Rows from a dataset
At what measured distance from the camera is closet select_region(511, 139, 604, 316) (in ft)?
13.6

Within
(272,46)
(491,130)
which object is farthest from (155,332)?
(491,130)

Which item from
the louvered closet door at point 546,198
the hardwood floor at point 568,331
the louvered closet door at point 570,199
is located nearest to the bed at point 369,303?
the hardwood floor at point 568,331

> [The exercise]
Rewrite the entries from the line containing "Which item from" through the end of the entries as a two-column CSV with the columns "prompt" and "reply". Place each entry on its own row, put its text and its answer each in a single quoted field, and replace line breaks with spaces.

> [Answer below]
prompt,reply
"Which item from the louvered closet door at point 546,198 the hardwood floor at point 568,331 the louvered closet door at point 570,199 is located nearest to the bed at point 369,303?","the hardwood floor at point 568,331"